# 2005 Beetle engine cranks but won't start sometimes



## ddesjarl (May 5, 2011)

Hey guys,

So I have a 2005 Beetle with 61,000 ish miles on it. A few weeks ago it started having this problem where I will go to turn the car on and the engine will crank but not start. I can eventually get it to start but it can take up to ten times of trying to get it to go. Once it does it's fine. This is an intermittent problem and happens every other day or so.

I took it to a trusted mechanic and he couldn't figure out the problem for the life of him. He thinks it could either be a problem with the fuel pump or master air flow but the computer was also saying something about "grounding" issues. 

I'm worried that eventually my car just won't start or that it will be a ton of money to fix. The dash isn't displaying any warning lights. The battery was just replaced by the idiots at the dealership. It probably didn't even need to be replaced since it clearly didn't fix the problem.

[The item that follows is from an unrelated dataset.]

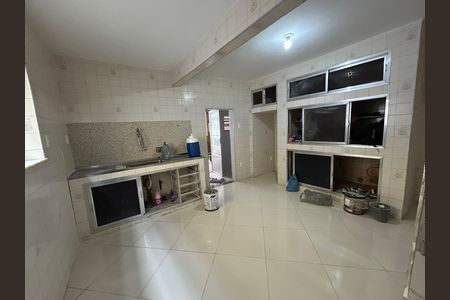 Casa para alugar com 70m², 2 quartos e sem vagaCozinha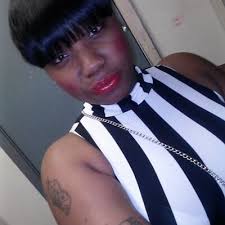 Lillian McLaughlin (@Wicked_Angel00)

Does anyone have any ideas?


----------



## Rockerchick (May 10, 2005)

When you open the door after the car sits for awhile (ex. overnight), do you hear the fuel pump prime?


----------



## OhRandi (Feb 22, 2009)

bump.



I have a similar issue. Car doesn't like to start when it's hot outside. I've heard something about a main relay under the steering wheel getting too hot and not making a good connection but I can't seem to find any information on it. Fuel system holds pressure and doesn't seem to be the problem. I can always tell when it's not gonna start because the fuel pump priming sounds _wimpy_.. if that makes sense.. kind of makes me think my fuel pump is about to take a crap on me. I've been dealing with this issue for 2 summers now.. very frustrating. :banghead:


----------